I tried searching everywhere, but couldn't find this: how can I run a diff-in-diff with fixed effects in Python?
I already know how to run a diff-in-diff. For instance, let's consider the njmin dataset. This dataset consider the minimum wage increase in New Jersey. First of all, sorry about the screenshots, I know it's not recommended, but I think it will be a facilitator in here. Here, we are talking about the minimum wage increase and its effects in the unemployment rate. More about the problem you can find in here. I ran a ols regression to see if d_nj, which is the result of the multiplication of d (after minimum wage increase) and nj (if in New Jersey), has any effect on fte, which is full-time equivalent employees.
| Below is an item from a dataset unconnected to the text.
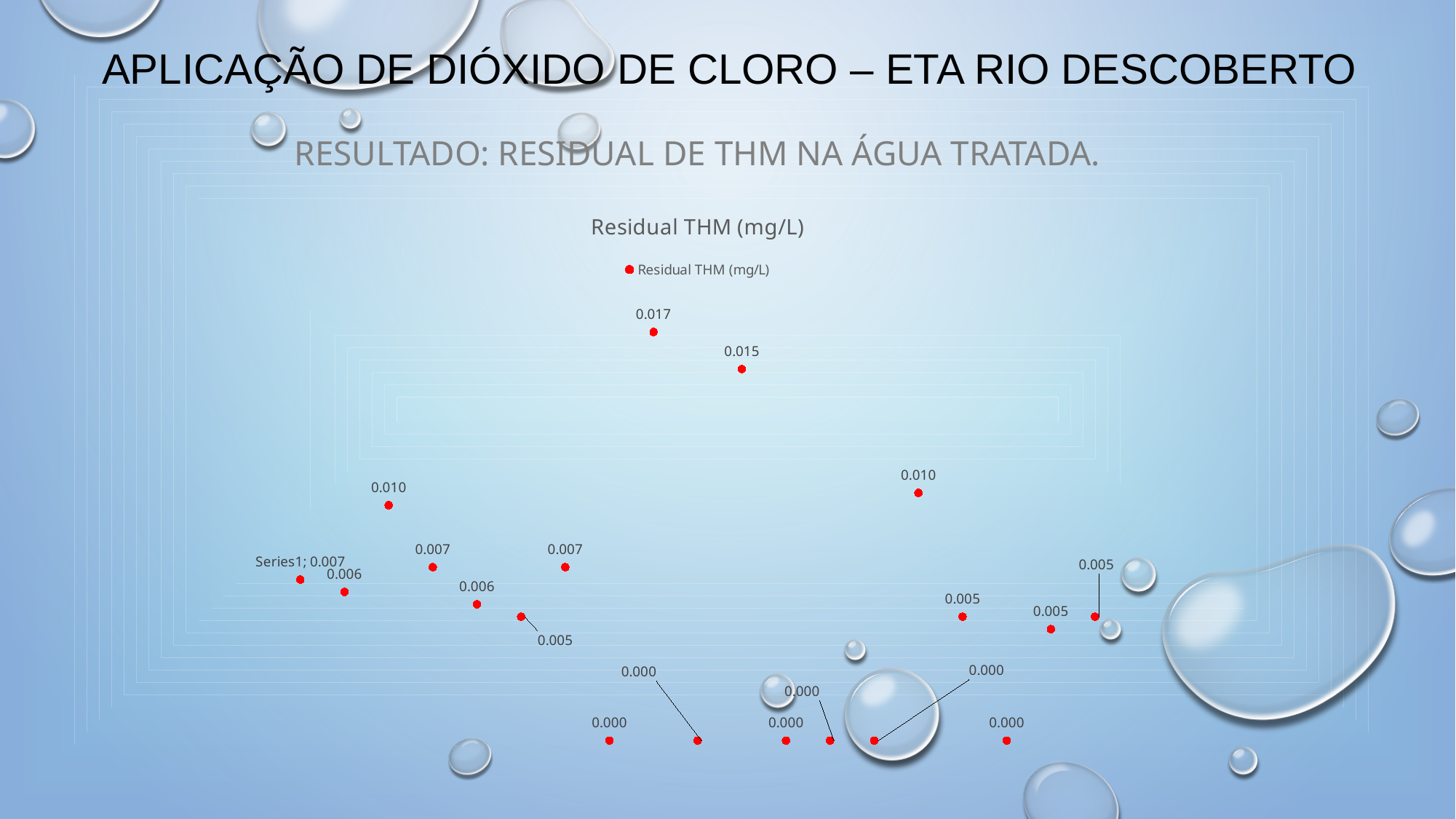
How many series does the chart legend list? 1 What is the lowest value plotted on the chart? 0.000 What is the difference between the highest value (0.017) and the second highest value (0.015) on the chart? 0.002 What is the title of the chart? Residual THM (mg/L) How many data points are plotted on the chart? 19 How many data points on the chart are labelled 0.000? 6 What value is shown for the point labelled 'Series1' on the chart? 0.007 Which is larger: the value of the first point on the left (0.007) or the value of the last point on the right (0.005)? the first point (0.007) What colour are the data point markers on the chart? red What is the highest value plotted on the chart? 0.017 What kind of chart is shown on the slide? scatter chart What is the difference between the highest value on the chart and the lowest value on the chart? 0.017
Basically, we want to know if the change in the minimum wage affected the unemployment.
import pandas as pd
import statsmodels.formula.api as smf
import statsmodels.api as sm
df = pd.read_csv('/njmin3.csv')
model = smf.ols(formula = "fte ~ d_nj + kfc + roys + wendys \
+ CO_OWNED + SOUTHJ + CENTRALJ + PA1", data = df).fit()
print(model.summary())
As you can see, we have a diff-in-diff model to see if the minimum wage increase in New Jersey had impact in the unemployment rate. d_nj was not significant.
Now, if I have many cities, many datapoints, and want to include fixed effects. What can I do?